Gratuitous care and assistance refer to the support and care provided by family members, friends or acquaintances to an injured person following a personal injury. That injury may be as a result of an accident or a negligent act. Such care and assistance can come in many forms, such as help with daily activities, emotional support, help around the house, cooking, gardening, transportation. This help can be invaluable to an injured party, as their ability to care for themselves may have been significantly affected because of the injury, especially in cases involving serious or catastrophic injuries. The injured party may be entitled to compensation for the time and effort their loved ones invested in assisting them with their recovery.
1. The Legal Framework for gratuitous care & assistance
In order to make a successful claim for gratuitous care and assistance, it is essential to understand the legal framework surrounding personal injury claims which is grounded in the principle of restitutio in integrum, ie “restoration to the original condition.” This principle seeks to ensure that injured party is returned (as closely as possible), to the condition they were in before the injury occurred. As such, the following elements needs to be established:
- Negligence: The foundation of any personal injury claim is establishing negligence on the part of the perpetrator. In other words, it is essential to prove that the injury occurred due to someone else’s fault or negligence.
- Causation: It is not sufficient to show that negligence occurred; you must also establish a direct link between the perpetrator’s negligent act and the injuries. This is usually established by medical evidence, ie there must be medical evidence to show the link between the injury and the need for the care and assistance being provided.
- Quantification of Damages: In order to receive compensation for gratuitous care and assistance, the injured person will need to quantify the value of the care and assistance provided.
2. Calculating Gratuitous Care and Assistance
Calculating the value of gratuitous care and assistance can be a complex task.
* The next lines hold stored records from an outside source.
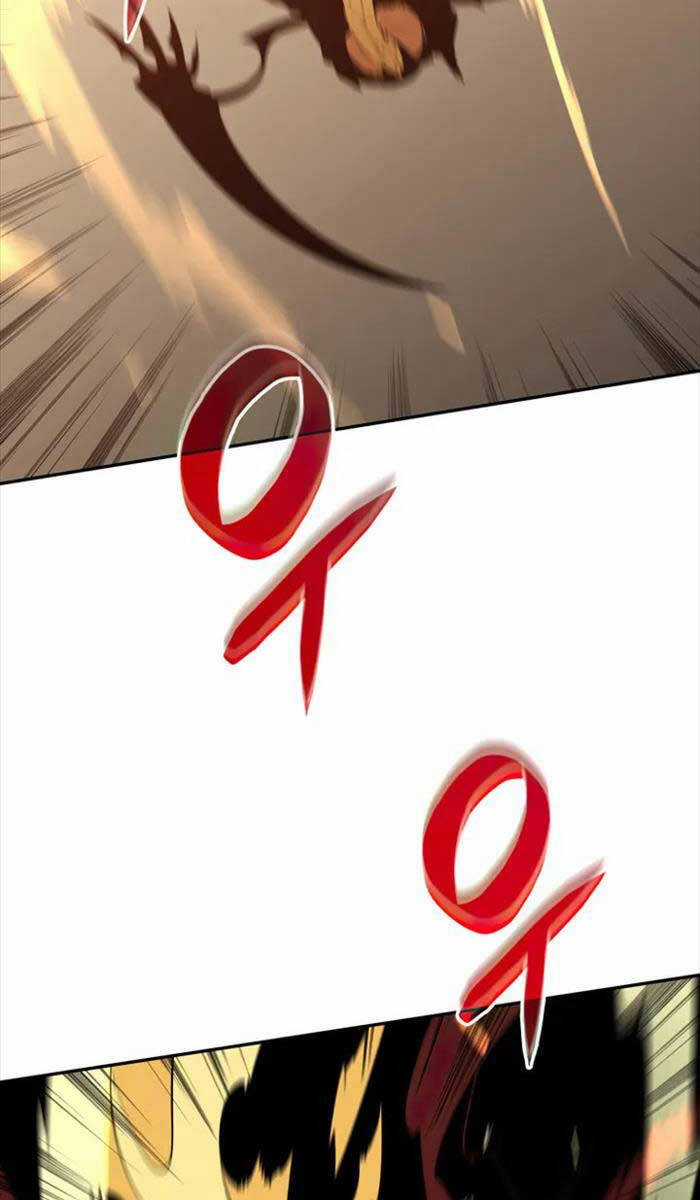 Trở Lại Làm Tân Thủ - Chapter 150 - Trang 60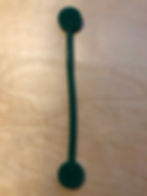 Miniatura: NeverLostGolf Tee Saver ™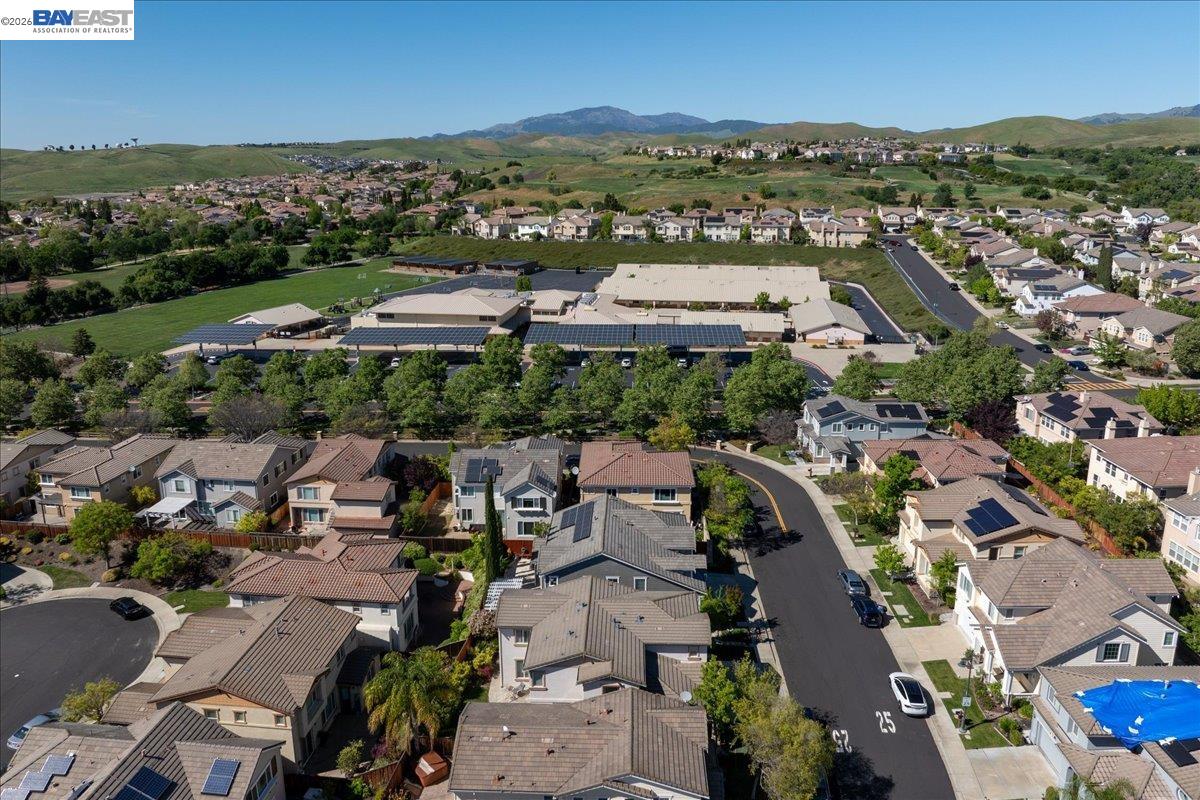 5219 Forestdale Cir, Dublin, CA, 94568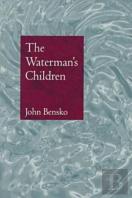 The Waterman'S Children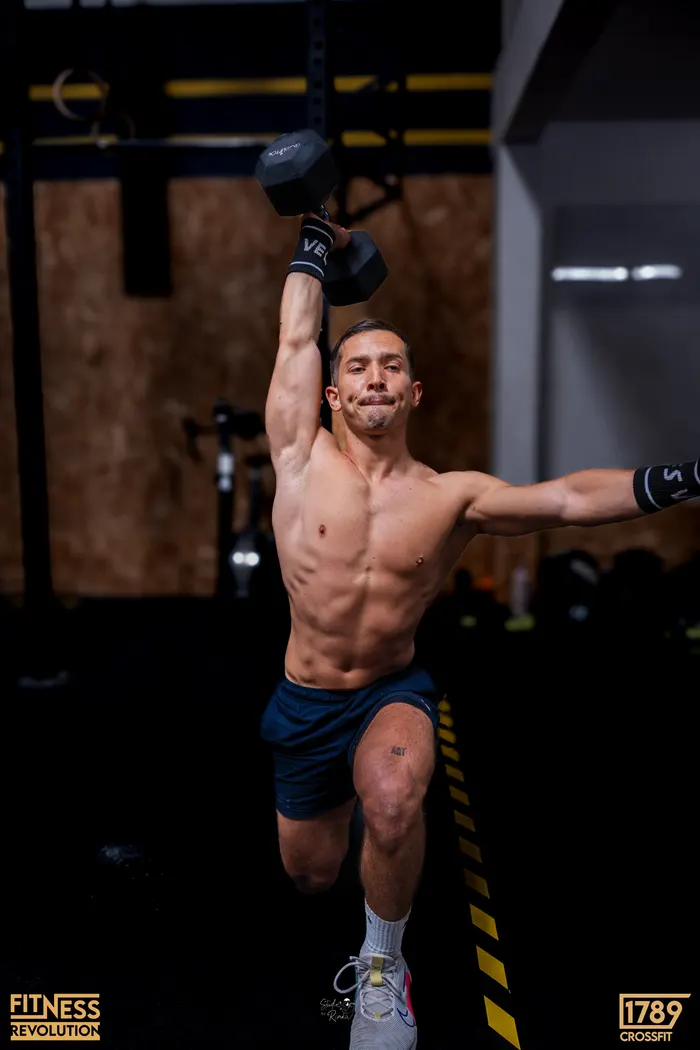 Fitness Revo 26-04 - Karim - Wod 2 -  05.jpg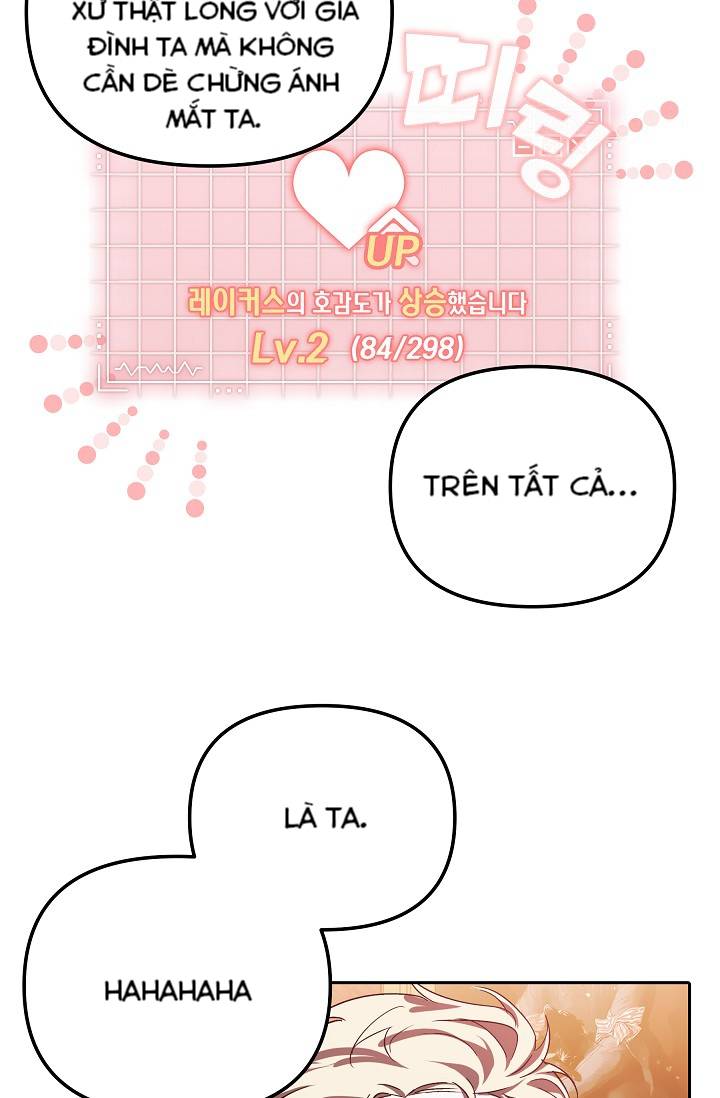 Ninita Yêu Dấu - Phần 2 Chap 1218.6 - Next Chap 1219.6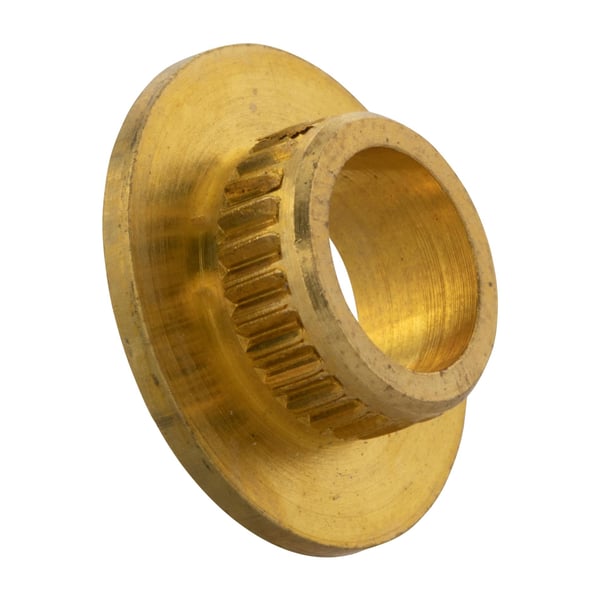 Image of Buchse PIAGGIO, Luftfilterkasten für Vespa LX/LXV/S/Primavera/Sprint/GTS/GTS Super/GTV/GT 60/GT/GT L/946 50-300ccm 4T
Various factors are taken into account when making the calculation including:
- The number of or hours per day or week that the care and assistance was provided.
- The nature and type of care provided, ie whether it involved physical assistance, emotional support or both.
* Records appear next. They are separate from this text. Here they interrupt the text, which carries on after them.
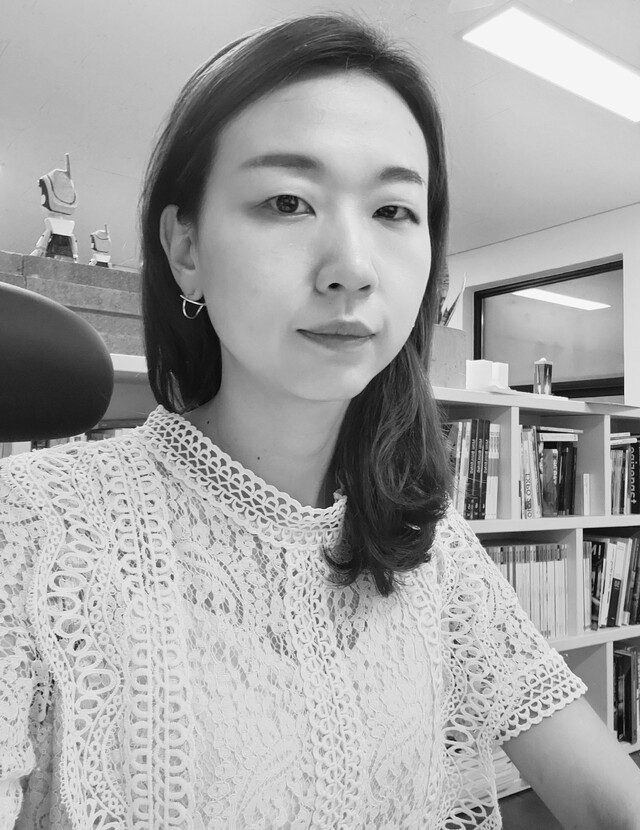 [건축 신문고] 건강한 건축설계환경을 위해서 명확한 과업지시서가 필요하다.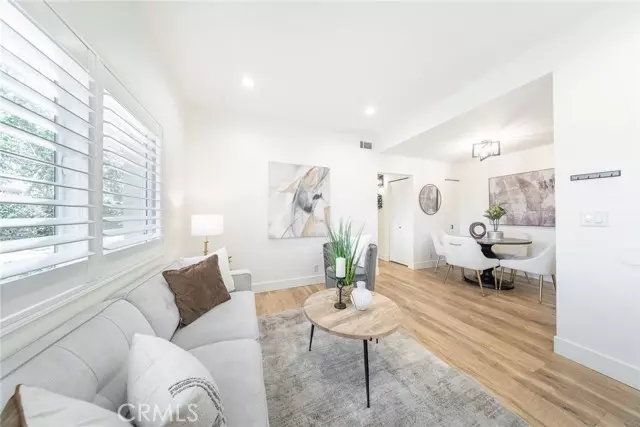 Rancho Santa Margarita, CA 92688,73 Gaviota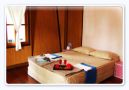 Analay Resort Koh Kood, Room with Double Bed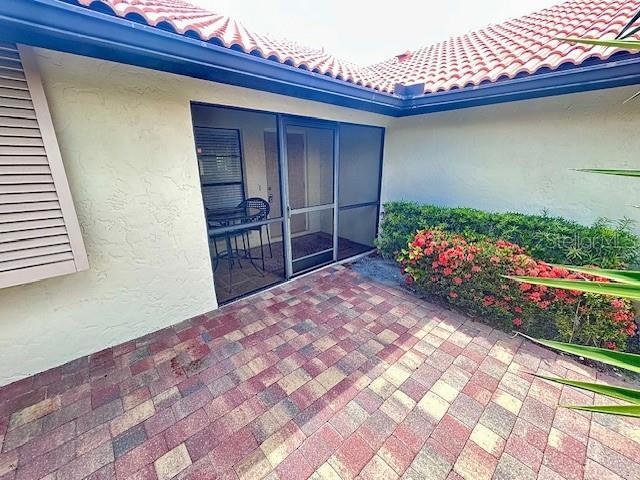 Foto del edificio - 230 Laurel Hollow Dr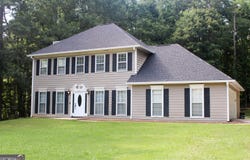 119 Plymouth, Lagrange, GA 30240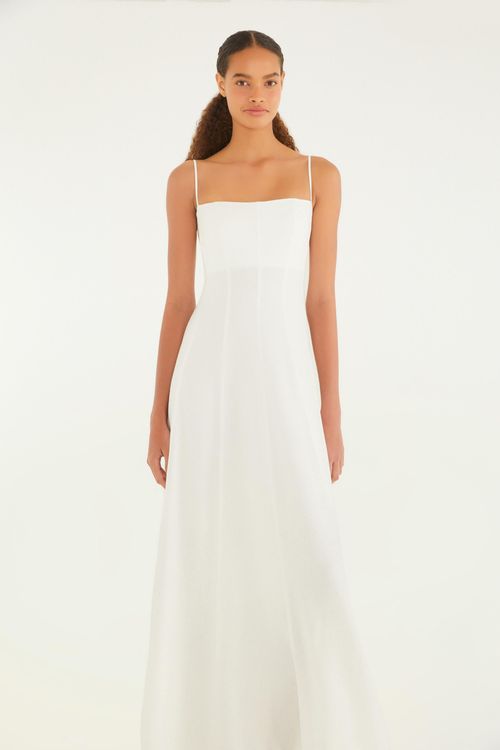 341899_07448_2-VESTIDO-ALCINHAS-RECORTES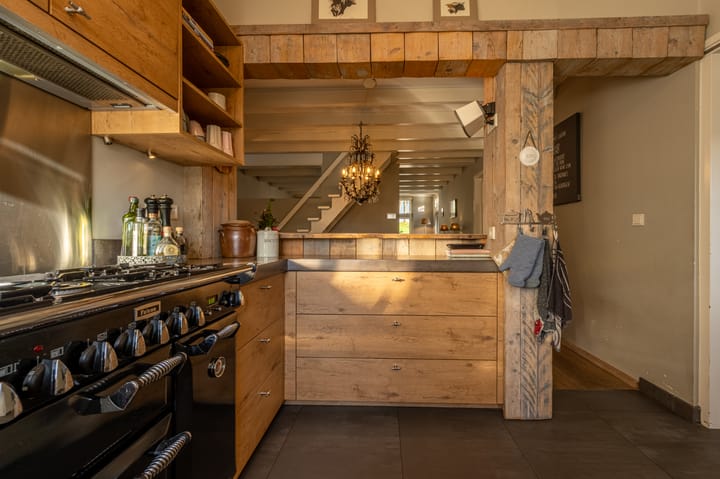 Photo 9 of Middelsluissedijk WZ 53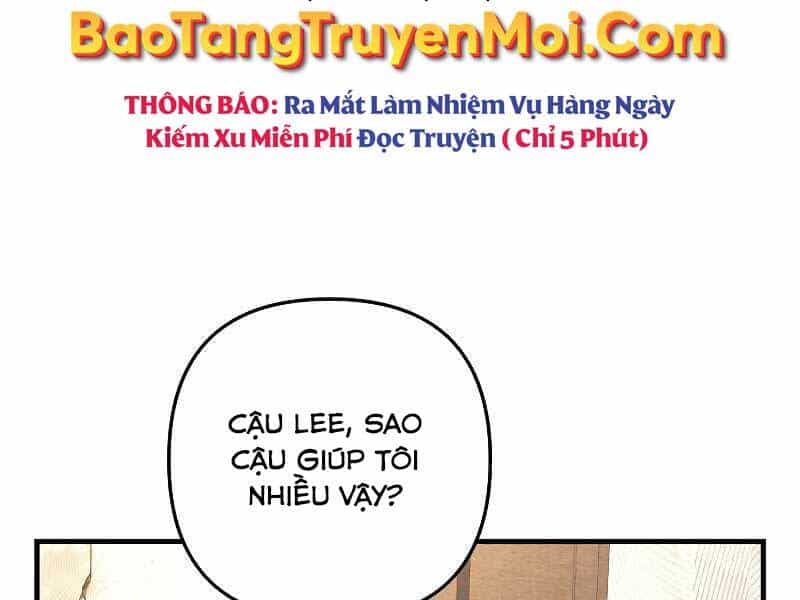 Con Gái Tôi Là Trùm Cuối - Chương 29 - ảnh 88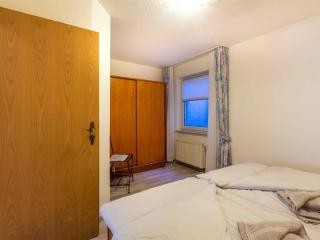 Fährhaus Sellin - Ferienwohnung 2 - Ostseebad Sellin - 2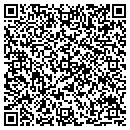 QR code with Stephen Hammer contacts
- The rate at which the care provider would be compensated if they were a professional carer. It is essential to note that the starting point for calculating the hourly rate that can be claimed, is to use the commercial care rate and then apply between a third and a quarter reduction to reflect the absence of tax, national insurance contributions and travel costs. NJC Spinal Point 8 rates is usually the starting point for this calculation.
- The length of time the care was provided which may vary depending on the severity of the injuries.
Other factors to be taken into account includes:
- Mitigation: has the injured party made reasonable efforts to mitigate their losses? A claimant is expected make reasonable efforts to minimise their dependence on gratuitous care and assistance. Failure to do so can lead to a reduction in the amount of damages awarded.
- Future projections: In circumstances where care and assistance are required in the future, the courts may make future projections based on expert evidence.
- Record Keeping: An injured party should ensure that they keep detailed records of all care and assistance provided, as this is essential in calculating the claim accurately.
- Level of care: gratuitous care must be over and above any existing care that a family member or friend already provides.
- A claim for gratuitous care is largely predicated on the injured party’s own evidence and that of their closest family member/friend. There is therefore a potential for dishonesty. With the advancement of technology and use of social media, it is not inconceivable that a suspicious Defendant insurance company, could utilise social media/surveillance evidence raise an issue of fundamental dishonesty.
- BEWARE: There are numerous cases where the injured party and the carer have been subject to committal proceedings and received custodial sentences for dishonest care claims
- A claimant is required to ensure that they account to the carer for money recovered.
- BEWARE: Injured party seeking to make a claim for a care giver who happens to be the Defendant.
- BEWARE: ‘round the clock care claims’, generally only likely where injured party completely incapacitated.
- There is no entitlement to pursue damages on behalf of a deceased’s carer’s estate if the person providing the care has since died.
- If the injured party and carer are no longer in contact, essential to ensure injured party still planning to account to the carer for the monies recovered.
This area of personal injury law requires careful consideration, as it is one aspect that often gets overlooked, thus causing the claimant to miss out on, potentially, significant damages. As such it is essential that legal advice is sought from an experienced personal injury lawyer as soon as possible when contemplating a claim for gratuitous care and assistance, as they can help gather the evidence required and ensure that your claim is correctly calculated.